Sometimes he wondered if he was indeed arrogant, as many had said about him. He didn’t think so. He’d taken hard looks at himself many times, probing for signs of narcissism or other personality disorders, but, in his case, there was no foundation for such concern. It was just value, pure value. His record of achievement supported that, and he was well aware of his own worth. If that happened to come across as arrogance, well, that was unfortunate, but it wasn’t something he was willing to change. His career was nothing to be humble about.

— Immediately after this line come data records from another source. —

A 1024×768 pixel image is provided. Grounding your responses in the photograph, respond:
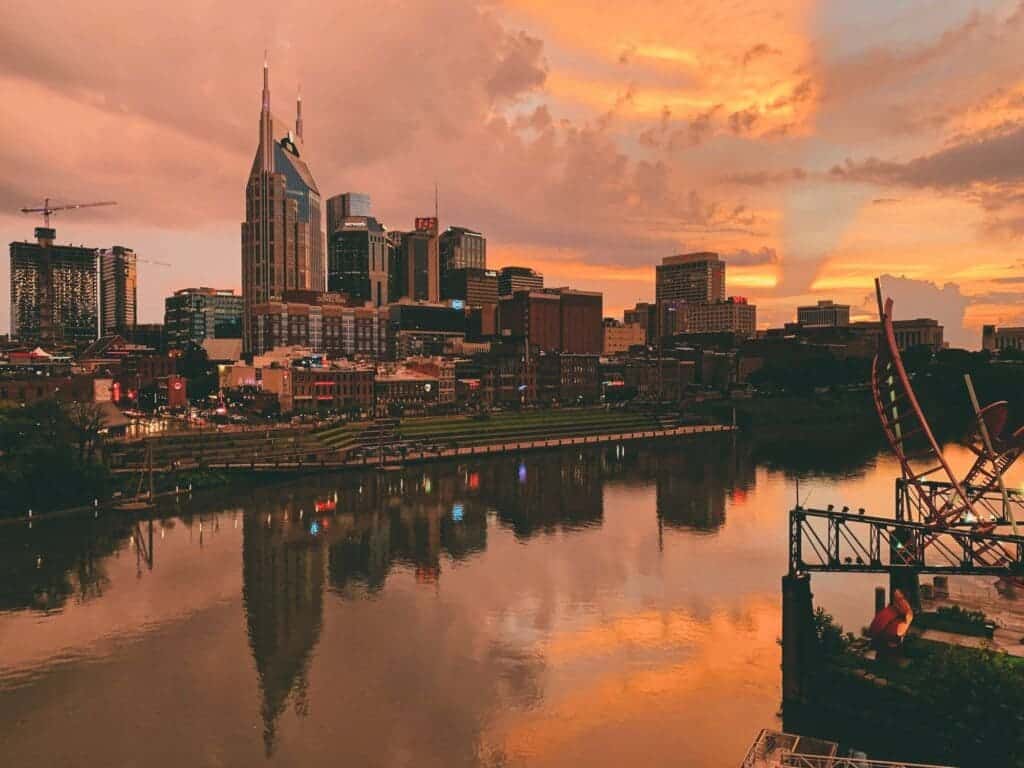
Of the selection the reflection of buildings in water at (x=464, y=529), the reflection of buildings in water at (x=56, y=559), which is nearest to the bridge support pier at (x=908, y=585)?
the reflection of buildings in water at (x=464, y=529)

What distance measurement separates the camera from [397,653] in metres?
42.4

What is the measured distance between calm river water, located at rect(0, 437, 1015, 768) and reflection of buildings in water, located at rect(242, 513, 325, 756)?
0.61ft

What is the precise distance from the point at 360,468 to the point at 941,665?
84251 millimetres

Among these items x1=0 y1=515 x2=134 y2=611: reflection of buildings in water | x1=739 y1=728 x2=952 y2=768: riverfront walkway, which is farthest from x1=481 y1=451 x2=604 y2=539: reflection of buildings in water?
x1=739 y1=728 x2=952 y2=768: riverfront walkway

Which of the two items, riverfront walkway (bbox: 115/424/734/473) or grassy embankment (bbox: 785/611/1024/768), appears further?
riverfront walkway (bbox: 115/424/734/473)

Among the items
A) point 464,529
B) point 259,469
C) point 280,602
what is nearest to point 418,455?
point 259,469

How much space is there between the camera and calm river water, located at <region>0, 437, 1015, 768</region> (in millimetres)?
33250

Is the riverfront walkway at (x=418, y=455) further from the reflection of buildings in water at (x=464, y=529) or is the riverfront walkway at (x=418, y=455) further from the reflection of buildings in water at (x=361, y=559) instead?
the reflection of buildings in water at (x=361, y=559)

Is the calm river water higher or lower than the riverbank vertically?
lower

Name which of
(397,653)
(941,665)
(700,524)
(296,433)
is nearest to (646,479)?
(700,524)

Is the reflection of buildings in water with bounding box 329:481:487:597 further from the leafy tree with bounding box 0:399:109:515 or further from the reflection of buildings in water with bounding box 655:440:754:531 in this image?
the leafy tree with bounding box 0:399:109:515

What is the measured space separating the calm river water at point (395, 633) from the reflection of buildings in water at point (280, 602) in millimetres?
187

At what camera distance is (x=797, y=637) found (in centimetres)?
3506

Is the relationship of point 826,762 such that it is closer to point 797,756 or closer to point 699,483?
point 797,756
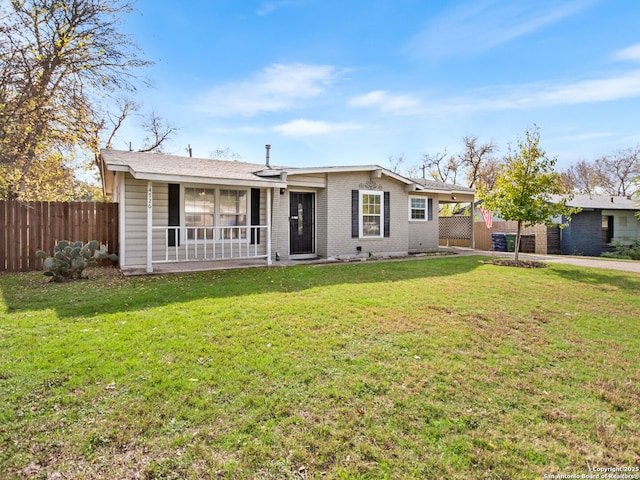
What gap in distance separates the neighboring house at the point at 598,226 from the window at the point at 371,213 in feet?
37.5

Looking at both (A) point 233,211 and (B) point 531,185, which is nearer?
(A) point 233,211

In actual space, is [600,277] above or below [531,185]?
below

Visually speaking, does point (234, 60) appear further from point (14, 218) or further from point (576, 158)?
point (576, 158)

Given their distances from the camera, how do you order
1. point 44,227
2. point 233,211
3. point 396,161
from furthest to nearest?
1. point 396,161
2. point 233,211
3. point 44,227

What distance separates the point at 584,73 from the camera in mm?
12016

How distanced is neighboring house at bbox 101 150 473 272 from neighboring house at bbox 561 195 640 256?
9.36 metres

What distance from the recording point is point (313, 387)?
10.0ft

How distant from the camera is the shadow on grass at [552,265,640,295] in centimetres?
777

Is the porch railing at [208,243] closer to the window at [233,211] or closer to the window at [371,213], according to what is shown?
the window at [233,211]

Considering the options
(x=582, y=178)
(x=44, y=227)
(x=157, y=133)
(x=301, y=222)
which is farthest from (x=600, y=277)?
(x=582, y=178)

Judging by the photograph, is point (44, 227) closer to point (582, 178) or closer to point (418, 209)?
point (418, 209)

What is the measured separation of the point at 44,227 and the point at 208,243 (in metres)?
4.22

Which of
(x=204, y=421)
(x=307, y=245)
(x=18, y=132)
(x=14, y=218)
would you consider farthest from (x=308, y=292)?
(x=14, y=218)

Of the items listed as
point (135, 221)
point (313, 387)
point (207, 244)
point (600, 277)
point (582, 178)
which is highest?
point (582, 178)
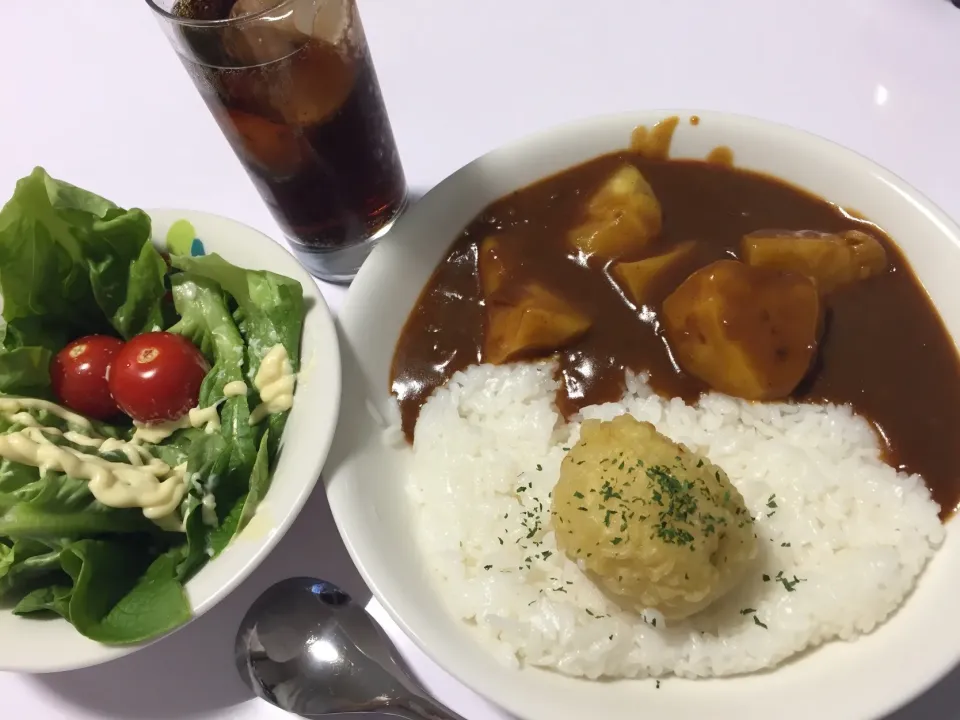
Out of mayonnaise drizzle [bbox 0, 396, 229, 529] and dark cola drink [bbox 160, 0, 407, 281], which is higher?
dark cola drink [bbox 160, 0, 407, 281]

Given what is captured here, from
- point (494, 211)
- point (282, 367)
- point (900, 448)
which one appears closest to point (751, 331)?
point (900, 448)

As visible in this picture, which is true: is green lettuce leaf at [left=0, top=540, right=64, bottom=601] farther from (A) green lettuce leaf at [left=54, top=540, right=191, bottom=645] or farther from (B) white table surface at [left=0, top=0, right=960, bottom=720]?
(B) white table surface at [left=0, top=0, right=960, bottom=720]

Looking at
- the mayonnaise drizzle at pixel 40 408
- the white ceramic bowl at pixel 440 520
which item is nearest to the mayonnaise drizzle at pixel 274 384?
the white ceramic bowl at pixel 440 520

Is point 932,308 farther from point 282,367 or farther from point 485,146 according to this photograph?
point 282,367

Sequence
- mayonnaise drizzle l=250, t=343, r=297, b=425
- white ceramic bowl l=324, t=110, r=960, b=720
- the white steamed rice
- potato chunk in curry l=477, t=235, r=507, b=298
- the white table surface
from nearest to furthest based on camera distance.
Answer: white ceramic bowl l=324, t=110, r=960, b=720
the white steamed rice
mayonnaise drizzle l=250, t=343, r=297, b=425
potato chunk in curry l=477, t=235, r=507, b=298
the white table surface

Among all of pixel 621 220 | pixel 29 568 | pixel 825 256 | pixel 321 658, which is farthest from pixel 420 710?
pixel 825 256

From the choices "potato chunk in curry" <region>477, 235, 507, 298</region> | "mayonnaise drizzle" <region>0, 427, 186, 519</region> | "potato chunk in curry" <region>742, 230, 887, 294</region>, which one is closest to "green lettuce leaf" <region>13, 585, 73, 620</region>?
"mayonnaise drizzle" <region>0, 427, 186, 519</region>
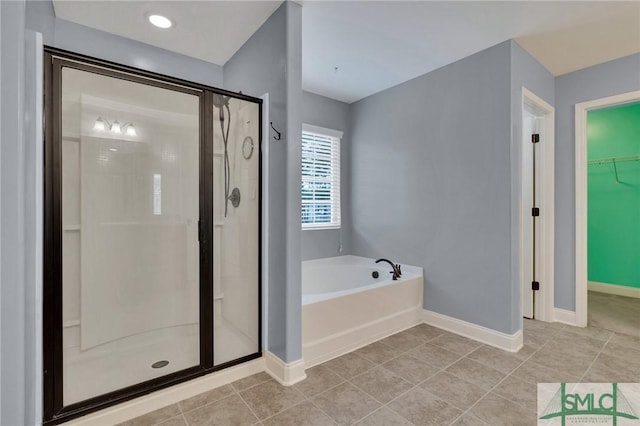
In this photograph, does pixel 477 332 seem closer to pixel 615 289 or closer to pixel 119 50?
pixel 615 289

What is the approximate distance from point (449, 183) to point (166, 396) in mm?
2863

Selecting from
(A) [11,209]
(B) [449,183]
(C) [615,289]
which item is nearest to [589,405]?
(B) [449,183]

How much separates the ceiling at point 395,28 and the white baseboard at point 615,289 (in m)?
3.05

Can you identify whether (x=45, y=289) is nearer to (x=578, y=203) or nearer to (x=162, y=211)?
(x=162, y=211)

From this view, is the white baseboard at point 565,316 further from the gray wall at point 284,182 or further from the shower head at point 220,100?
the shower head at point 220,100

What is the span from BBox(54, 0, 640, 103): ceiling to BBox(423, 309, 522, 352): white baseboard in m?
2.49

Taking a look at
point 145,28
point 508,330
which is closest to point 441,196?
point 508,330

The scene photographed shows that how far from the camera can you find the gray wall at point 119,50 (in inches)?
86.4

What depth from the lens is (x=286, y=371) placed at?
202 cm

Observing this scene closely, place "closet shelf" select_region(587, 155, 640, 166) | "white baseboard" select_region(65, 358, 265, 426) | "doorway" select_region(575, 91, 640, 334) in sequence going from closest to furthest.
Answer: "white baseboard" select_region(65, 358, 265, 426), "doorway" select_region(575, 91, 640, 334), "closet shelf" select_region(587, 155, 640, 166)

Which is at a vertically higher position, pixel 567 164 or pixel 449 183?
pixel 567 164

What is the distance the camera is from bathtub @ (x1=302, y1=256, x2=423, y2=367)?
Result: 2322mm

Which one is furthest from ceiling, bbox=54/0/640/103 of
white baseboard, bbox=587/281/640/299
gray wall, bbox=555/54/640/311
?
white baseboard, bbox=587/281/640/299

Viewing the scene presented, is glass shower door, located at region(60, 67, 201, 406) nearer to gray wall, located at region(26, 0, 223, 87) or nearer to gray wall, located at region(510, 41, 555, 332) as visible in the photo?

It had been years since he’d wandered down memory lane, remembering Helga, and the things he held most dear in his heart. His commitment to help people. His entire life dedicated to ease the suffering of the chemically imbalanced brain. And now? What was he going to do? Let some terrorists, because that’s what they were, use him to gain access to a weapon meant to
bring
chemical imbalance to the brain? Then how could he live with himself?

Yet there was no easy choice. He could pretend to comply, and deliver weak formulations, as harmless as possible, stalling for as long as he could in the hope that something would eventually happen to free them from their hell. Or he could resist, refuse to deliver, and endanger the lives of hundreds of people.

This wasn’t really a choice.

May God have mercy on my soul…

He stood from his lab chair and rubbed his creased forehead for a little while.

“We’re ready,” he said, showing the other doctors two small containers with capsules.

They gathered around him quickly. Drs. Davis, Fortuin, and Chevalier, who had worked side by side with him, pulled their chairs closer.

“The red ones are a modified, diluted selective serotonin reuptake enhancer. We will tell them they need time to absorb and become effective, to preemptively account for the ineffectiveness of the compound. The green ones are equally diluted SSRIs. They’re just modified, low-dose Prozac essentially.”

He stopped talking and searched their eyes. Many reflected the same anguish he was feeling. Others, only deep sadness for what they were about to do.

“All right,” he said, taking a deep breath, “let’s call them.”

A few minutes after they had informed their omnipresent guard, Dr. Bogdanov entered the lab and took the two containers. Then he switched on a couple of monitors, image feeds from an empty room.

The doctors stood there, watching in silence the screens showing the empty room from different angles. Then the Russians started bringing in the test subjects, ten of them. One by one, they were dragged in there, screaming, pleading, sobbing, manhandled brutally by the guards. One by one, they had their mouths forced open and the capsules shoved down their throats. One by one, they chocked, fought, scratched at the strong arms holding them down, and had no option but to swallow the drugs. Then one by one, they settled down, sobbing quietly, fear and desperation engraved deeply on their weary faces.